● Цель задания
Ответьте по отрывку на три вопроса:
1. Как называется книга Эрнста Канторовича?
2. Какие три прототипа «twin-birth» перечислены в цитате?
3. Какой прототип, согласно цитате, преобладает в сцене в Вестминстере?

● Отрывок из источника

^^^^^^^^^^^^^^^^

Выбери любимый жанр

Насилие и священное - Жирар Рене - Страница 98


Перейти на страницу:
Изменить размер шрифта:

98

В свою книгу «Два тела короля», посвященную дуализму королевской личности в средневековом праве, Эрнст Канторович счел уместным включить анализ «Ричарда II». Хотя и не добираясь до механизма жертвы отпущения, который здесь становится, быть может, яснее, чем где бы то ни было, он замечательно описывает раздвоения шекспировского монарха:

The duplications, all one, and all simultaneously active, in Richard — «Thus play I in one person many people» (V.v.31) — are those potentially present in the King, the Fool, and the God. They dissolve, perforce, in the Mirror. Those three prototypes of «twin-birth» intersect and overlap and interfere with each other continuously. Yet, it may be felt that the «King» dominates in the scene on the Coast of Wales (III.ii), the «Fool» at Flint Castle (III.ii), and the God in the Westminster scene (IV.i), with Man’s wretchedness as a perpetual companion and antithesis at every stage. Moreover, in each one of those three scenes we encounter the same cascading: from divine kingship to kingship’s «Name» and from the name to the naked misery of man.

^^^^^^^^^^^^^^^^

● Предоставленный материал
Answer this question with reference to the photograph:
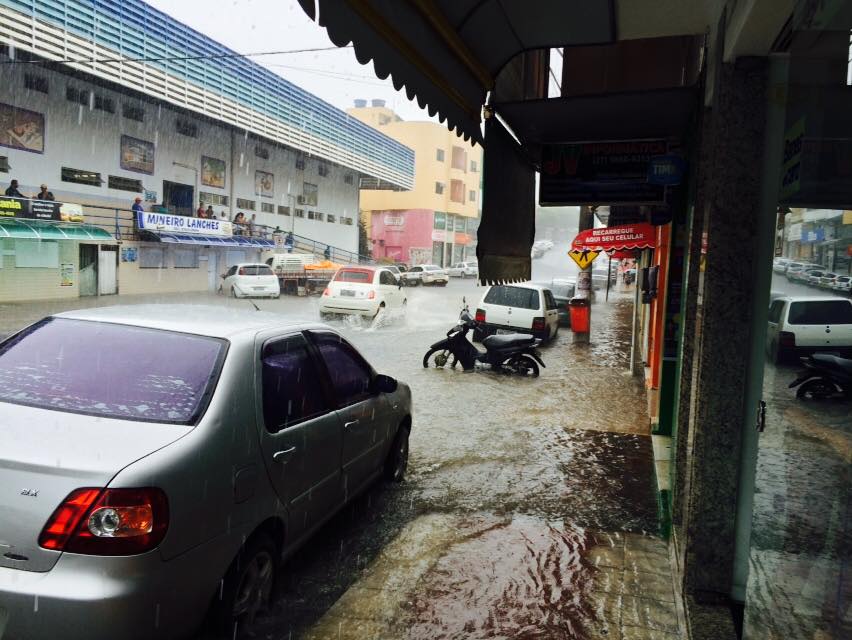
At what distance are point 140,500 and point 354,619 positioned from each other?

^^^^^^^^^^^^^^^^

● Ответ к заданию
1. «Два тела короля».
2. Король, Шут и Бог (the King, the Fool, and the God).
3. Бог (the God).